Discrete scale invariance of the quasi-bound states at atomic vacancies in a topological material

TL;DR

This paper reports the experimental observation of discrete scale invariance in quasi-bound states around atomic vacancies in HfTe5, revealing geometric states with DSI features and their magnetic field dependence, advancing understanding of atomic collapse phenomena.

Contribution

It demonstrates the existence of geometric quasi-bound states with DSI in atomic vacancies of HfTe5 and visualizes their behavior under magnetic fields, linking to atomic-collapse physics.

Findings

Quasi-bound states exhibit DSI features around vacancies.

Magnetic fields alter the energy and visibility of these states.

States shift towards the Fermi energy with increasing magnetic field.

Abstract

Recently, log-periodic quantum oscillations have been detected in topological materials zirconium pentatelluride (ZrTe5) and hafnium pentatelluride (HfTe5), displaying intriguing discrete scale invariance (DSI) characteristic. In condensed materials, the DSI is considered to be related to the quasi-bound states formed by massless Dirac fermions with strong Coulomb attraction, offering a feasible platform to study the long-pursued atomic-collapse phenomenon.

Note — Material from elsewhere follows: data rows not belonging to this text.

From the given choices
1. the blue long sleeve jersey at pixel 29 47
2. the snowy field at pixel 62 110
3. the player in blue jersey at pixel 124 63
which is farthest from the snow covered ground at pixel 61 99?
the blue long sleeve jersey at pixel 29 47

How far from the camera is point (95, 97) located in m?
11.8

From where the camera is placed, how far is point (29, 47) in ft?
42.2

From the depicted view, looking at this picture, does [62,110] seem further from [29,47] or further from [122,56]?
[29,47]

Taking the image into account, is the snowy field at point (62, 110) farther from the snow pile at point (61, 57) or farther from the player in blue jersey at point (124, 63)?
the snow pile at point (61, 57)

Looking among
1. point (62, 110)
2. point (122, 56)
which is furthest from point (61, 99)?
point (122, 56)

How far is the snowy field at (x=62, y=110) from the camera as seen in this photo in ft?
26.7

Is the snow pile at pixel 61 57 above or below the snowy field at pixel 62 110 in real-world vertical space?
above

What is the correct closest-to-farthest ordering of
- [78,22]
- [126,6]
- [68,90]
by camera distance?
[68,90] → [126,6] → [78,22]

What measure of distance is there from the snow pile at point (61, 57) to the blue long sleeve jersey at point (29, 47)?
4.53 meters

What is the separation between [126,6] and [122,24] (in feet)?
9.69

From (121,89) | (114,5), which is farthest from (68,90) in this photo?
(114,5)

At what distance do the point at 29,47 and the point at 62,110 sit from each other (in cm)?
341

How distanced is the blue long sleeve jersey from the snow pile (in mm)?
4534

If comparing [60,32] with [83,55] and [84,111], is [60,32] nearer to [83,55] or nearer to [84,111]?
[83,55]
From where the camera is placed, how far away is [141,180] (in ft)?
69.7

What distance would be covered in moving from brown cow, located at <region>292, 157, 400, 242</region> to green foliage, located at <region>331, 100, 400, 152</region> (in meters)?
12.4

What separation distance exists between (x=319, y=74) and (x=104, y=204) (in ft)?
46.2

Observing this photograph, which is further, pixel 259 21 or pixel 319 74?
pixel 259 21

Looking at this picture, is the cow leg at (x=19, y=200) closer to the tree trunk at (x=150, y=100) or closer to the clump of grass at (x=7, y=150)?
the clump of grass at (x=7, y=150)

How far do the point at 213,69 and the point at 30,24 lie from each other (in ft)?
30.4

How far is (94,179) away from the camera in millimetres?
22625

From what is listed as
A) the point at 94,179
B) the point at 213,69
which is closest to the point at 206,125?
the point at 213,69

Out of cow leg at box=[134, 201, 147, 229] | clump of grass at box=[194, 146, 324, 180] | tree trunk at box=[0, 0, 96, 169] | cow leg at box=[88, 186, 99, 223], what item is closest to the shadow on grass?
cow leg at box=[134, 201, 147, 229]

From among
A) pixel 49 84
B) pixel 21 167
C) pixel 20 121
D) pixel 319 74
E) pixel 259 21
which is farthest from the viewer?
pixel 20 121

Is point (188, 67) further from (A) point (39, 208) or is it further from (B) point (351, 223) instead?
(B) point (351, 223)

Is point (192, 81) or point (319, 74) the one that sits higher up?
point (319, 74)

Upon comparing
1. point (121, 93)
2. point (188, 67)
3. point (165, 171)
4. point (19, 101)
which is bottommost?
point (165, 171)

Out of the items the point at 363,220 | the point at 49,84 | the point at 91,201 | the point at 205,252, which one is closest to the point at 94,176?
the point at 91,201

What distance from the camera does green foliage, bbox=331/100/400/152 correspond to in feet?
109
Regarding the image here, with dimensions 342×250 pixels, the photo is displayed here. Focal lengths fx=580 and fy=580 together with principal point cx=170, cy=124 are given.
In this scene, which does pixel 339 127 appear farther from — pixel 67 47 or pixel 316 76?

Here, we demonstrate that a variety of atomic vacancies in the topological material HfTe5 can host the geometric quasi-bound states with DSI feature, resembling the artificial supercritical atom collapse. The density of states of these quasi-bound states are enhanced and the quasi-bound states are spatially distributed in the "orbitals" surrounding the vacancy sites, which are detected and visualized by low-temperature scanning tunneling microscope/spectroscopy (STM/S). By applying the perpendicular magnetic fields, the quasi-bound states at lower energies become wider and eventually invisible, meanwhile the energies of quasi-bound states move gradually towards the Fermi energy (EF). These features are consistent with the theoretical prediction of a magnetic-field-induced transition from supercritical to subcritical states. The direct observation of geometric quasi-bound states sheds light on the deep understanding of the DSI in quantum materials.